Nasdaq Correction Deepens as Rates Surge and War Tensions Linger
Here's a summary of the week's market action:
- Overall Market: The week was volatile and frustrating, characterized by back-and-forth "ping-pong" action within a 2% range for most of the week, ultimately spilling over into a significant sell-off on Friday.
- Geopolitical Factors: Ceasefire talks on Monday, denied by Iran on Tuesday, followed by a peace plan proposal on Wednesday, pushed back by Iran on Thursday. Friday saw reports of more troops and stalemate in the Middle East, leading to a market decline as no one wanted to carry risk into the weekend.
- Economic Indicators:
- Inflation: True inflation data (updated March 27th) is showing an upward trend year-over-year and even faster month-over-month.
- 10-year Treasury: Continued to "scream higher," exceeding 4.4% by the weekend, marking one of the fastest rates of change in a long time and posing a problem for equities.
- Fed Expectations: The market, which started the year pricing in 2-3 rate cuts, is now considering the possibility of a rate hike, reflecting a significant calibration due to feedback loops and Middle East pressures.
- Market Performance (Equities):
- All major equity indices were sharply in the red for the week (e.g., QQQ down 3%).
- One-month returns are nearing high single-digit or low double-digit negative figures for major equities.
- Recent support levels have been broken, with the S&P 500 approaching a 10% pullback (correction territory).
- The S&P 500 has been down five consecutive weeks, indicating an oversold condition.
- Volume didn't pick up significantly, suggesting an orderly rather than panicked exit.
- Market Sentiment & Volatility:
- The market is taking the "path of most frustration," making it difficult for traders to find clear resolve.
- The VIX (volatility index) closed north of 30 (around 31), marking its highest weekly close in quite some time, signaling significant fear in the market. Historically, VIX sustained above 30 indicates "things get broken."
- There's an ongoing search for a "capitulation event" or "wash-out" (ugly gap down), which has not yet fully materialized. Breadth indicators like stocks at 1-month lows are close but not yet at typical wash-out levels.
- Sector Performance:
- Winners: Energy, Materials, Utilities, Consumer Staples. Energy remains the only sector with a clear bullish trend outlook.
- Losers: Communication Services (heavily impacted by Meta), Technology, Financials.
- Commodities & Currencies:
- Gold: Was up slightly, showing some stabilization after acting like a risk asset previously.
- Oil (USO ETF): Closed at new weekly highs (124 bucks), performing as the best portfolio hedge.
- Dollar Index: Was firm this week, clawing back after some volatility.
- Key Company News:
- Meta/Google: Meta lost a case making it responsible for addiction and user actions, setting a precedent that could impact Google and other tech companies facing similar lawsuits.

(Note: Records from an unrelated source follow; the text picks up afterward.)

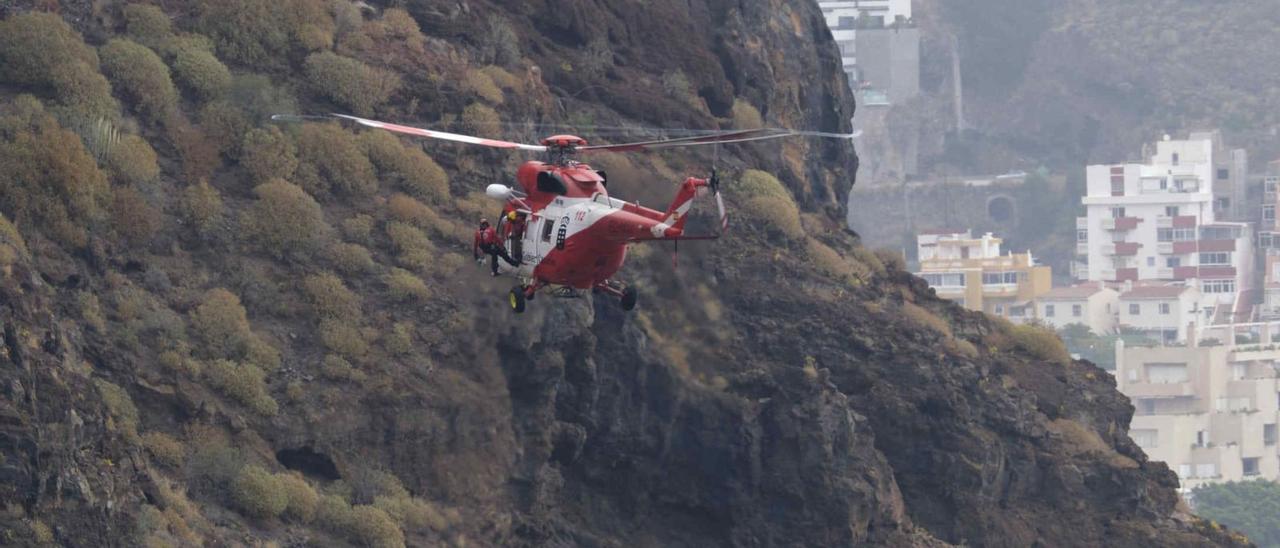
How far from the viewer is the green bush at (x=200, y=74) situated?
8800cm

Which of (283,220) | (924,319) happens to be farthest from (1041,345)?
(283,220)

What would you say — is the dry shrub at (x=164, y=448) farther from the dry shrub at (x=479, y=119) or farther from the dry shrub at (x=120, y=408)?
the dry shrub at (x=479, y=119)

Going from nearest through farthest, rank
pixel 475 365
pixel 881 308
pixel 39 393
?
pixel 39 393
pixel 475 365
pixel 881 308

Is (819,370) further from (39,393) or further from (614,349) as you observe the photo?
(39,393)

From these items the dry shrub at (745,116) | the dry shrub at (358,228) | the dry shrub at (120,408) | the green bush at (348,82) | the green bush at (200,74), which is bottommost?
the dry shrub at (745,116)

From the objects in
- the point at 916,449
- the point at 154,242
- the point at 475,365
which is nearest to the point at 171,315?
the point at 154,242

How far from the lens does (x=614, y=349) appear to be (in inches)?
3506

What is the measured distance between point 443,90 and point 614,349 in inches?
429

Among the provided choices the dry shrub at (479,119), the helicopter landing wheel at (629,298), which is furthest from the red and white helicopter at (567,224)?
the dry shrub at (479,119)

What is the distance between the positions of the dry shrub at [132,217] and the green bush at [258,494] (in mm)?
8454

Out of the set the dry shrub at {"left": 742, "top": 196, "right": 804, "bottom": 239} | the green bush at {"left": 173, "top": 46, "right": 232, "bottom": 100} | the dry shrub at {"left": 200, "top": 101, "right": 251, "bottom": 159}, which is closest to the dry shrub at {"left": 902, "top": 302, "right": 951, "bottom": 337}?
the dry shrub at {"left": 742, "top": 196, "right": 804, "bottom": 239}

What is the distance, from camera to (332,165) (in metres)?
87.6

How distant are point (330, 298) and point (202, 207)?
4.48 meters

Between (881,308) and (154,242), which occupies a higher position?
(154,242)
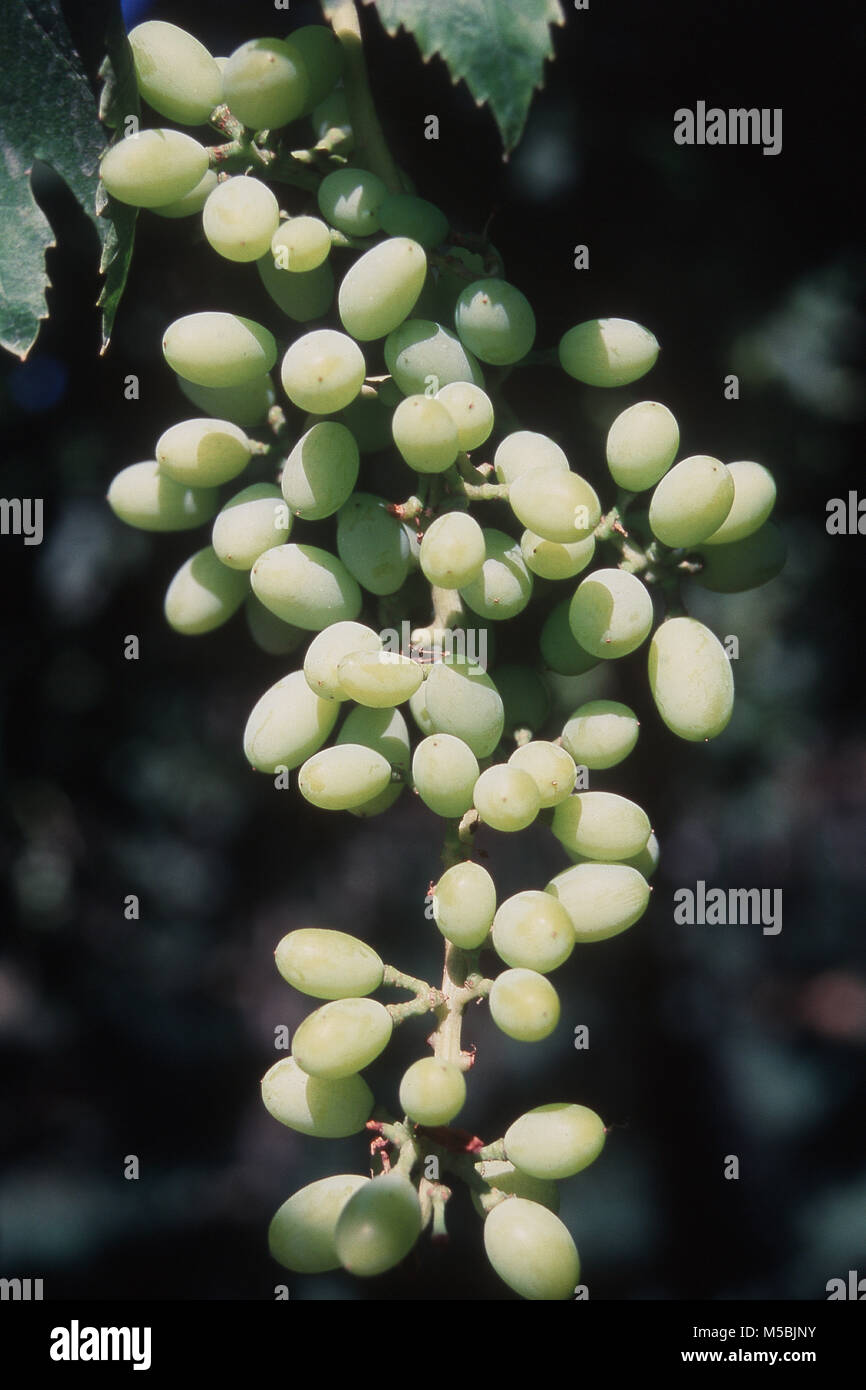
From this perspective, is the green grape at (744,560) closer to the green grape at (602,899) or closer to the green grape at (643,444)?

This caused pressure on their stocks.
- Google AI: Announced new AI developments (AI speech 3.1 flash, turboquant AI compression algorithm).
- Micron: Accelerated its drawdown (around 20% down) despite spectacular earnings, as the market didn't care.
- Bitcoin: Rolled over, now trading mostly between $75,000 and $65,000. It's on "breakdown watch" for next week, with $65,000 being a crucial support level.
- Outlook & Advice:
- The market is in a "weak swing trading environment," with momentum weakening, suggesting most breakouts will fail and recommending lower risk, fewer trades, and a defensive posture.
- Traders looking for counter-trend opportunities should watch for a deeper "wash-out" (e.g., S&P 500 testing 6,200 or QQQ around 540).
- Investors are advised to have a "shopping list" of favorite stocks to add on weakness.
- Upcoming Week: Expected to be busy with important economic data, including unemployment data and JOLTs reports, alongside ongoing geopolitical and macroeconomic factors.